PCR array analysis for chromatin-modification enzymes and chromatin-remodeling factors in response to EBV infection in resting PBMCs. In a similar experimental set-up as described in Figs. 1 and 2, total RNA was isolated from ∼10 million PBMCs infected with BAC-GFP-EBV at different time points (days 0, 2, 7, and 15 postinfection), cDNA was made and subjected to PCR array analyses using (A) “Epigenetic Chromatin Modification Enzymes PCR Array” and (B) “Human Epigenetic Chromatin Remodeling Factors PCR Array” from SABiosciences, according to the manufacturer’s instructions for two independent donors. The relative changes in transcripts using the 2^−ΔΔCt method were represented as a heat map in comparison with the day 0 uninfected sample control for donor 1. The red marked transcripts—particularly HDACs, DNA methyl transferases, and methyl binding proteins—were chosen for further analyses.

Fig. 4.

Real-time PCR validation of selected DNMTs, MBDs, and HDACs in response to EBV infection. (A and B) Total RNA was isolated from either PBMCs infected with BAC-GFP-EBV at different postinfection time points (0, 2, 7, and 15 d) or EBV-induced in vitro transformed LCLs. cDNA was made and subsequently subjected to real-time PCR analyses for the selected genes.
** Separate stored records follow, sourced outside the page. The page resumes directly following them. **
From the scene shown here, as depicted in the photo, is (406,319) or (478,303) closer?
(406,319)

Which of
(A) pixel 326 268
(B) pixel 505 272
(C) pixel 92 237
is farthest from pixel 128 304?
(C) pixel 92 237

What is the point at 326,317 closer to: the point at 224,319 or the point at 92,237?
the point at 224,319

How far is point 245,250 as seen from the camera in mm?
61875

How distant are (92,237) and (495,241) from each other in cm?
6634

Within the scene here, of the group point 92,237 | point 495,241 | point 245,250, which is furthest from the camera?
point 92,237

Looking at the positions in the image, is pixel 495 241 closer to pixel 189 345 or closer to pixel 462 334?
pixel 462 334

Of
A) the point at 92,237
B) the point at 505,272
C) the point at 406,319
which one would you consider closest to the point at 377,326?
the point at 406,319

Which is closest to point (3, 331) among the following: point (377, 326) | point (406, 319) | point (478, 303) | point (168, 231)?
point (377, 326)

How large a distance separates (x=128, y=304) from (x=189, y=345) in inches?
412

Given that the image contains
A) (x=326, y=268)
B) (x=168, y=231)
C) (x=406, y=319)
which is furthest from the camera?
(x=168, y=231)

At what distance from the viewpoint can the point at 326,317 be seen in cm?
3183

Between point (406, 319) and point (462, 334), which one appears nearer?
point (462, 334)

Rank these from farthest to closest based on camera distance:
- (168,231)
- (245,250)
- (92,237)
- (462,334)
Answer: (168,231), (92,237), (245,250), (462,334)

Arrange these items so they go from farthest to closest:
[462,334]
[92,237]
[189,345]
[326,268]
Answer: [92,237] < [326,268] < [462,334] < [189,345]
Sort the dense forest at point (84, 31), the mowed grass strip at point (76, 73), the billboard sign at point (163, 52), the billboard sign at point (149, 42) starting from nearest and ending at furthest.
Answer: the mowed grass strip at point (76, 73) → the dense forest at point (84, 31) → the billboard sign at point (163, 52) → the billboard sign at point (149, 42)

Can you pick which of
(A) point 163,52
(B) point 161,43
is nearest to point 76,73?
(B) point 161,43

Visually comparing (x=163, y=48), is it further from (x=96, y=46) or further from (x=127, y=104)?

The difference of individual gene expressions compared with uninfected PBMC samples is represented as a heat map. Similar experiments were carried out for two independent donors and a representative figure is shown for donor 1. (C) The cartoon diagram represents the working model of global repression of TSGs through epigenetic modification.

Fig. S2.

Expression analyses of DNMTs, MBDs, and HDACs in EBV⁻ and EBV⁺ B cells. Total RNA was isolated from freshly cultured 10 million of both EBV⁻ BJAB and BL41 cells and EBV⁺ Jijoyee and BL41-B95.8. cDNA was made and subsequently subjected to real-time PCR analyses for the indicated genes. The difference of individual gene expressions in EBV⁺ cells compared with EBV⁻ cells is represented as a heat map. The results shown are representative of three independent experiments.

Fig. 5.

Real-time PCR analyses of the selected genes in the presence and absence of 5′-azacytidine treatment. (A) Total RNA was isolated from either DMSO or 50 μM Aza-treated 10 million PBMCs infected with BAC-GFP-EBV at 7-d postinfection, and three different LCL clones (GFP-LCL10, LCL1, and LCL2) for 12 h. Subsequently, cDNA was generated and subjected to real-time PCR analyses for the selected genes as described in Materials and Methods. The difference in individual gene expression (fold-change) compared with the DMSO control is represented as a heat map. (B) Approximately 0.3 × 10⁵ LCL clones were plated into each well of the six-well plates, exposed to either 1 µM Aza or DMSO vehicle control treatment for 3 d at 37 °C humidified CO₂ chamber. Cell viability was determined through the Trypan blue exclusion method and only viable cells were counted every 24 h using an automated cell counter. Experiments were performed in duplicate and repeated two times.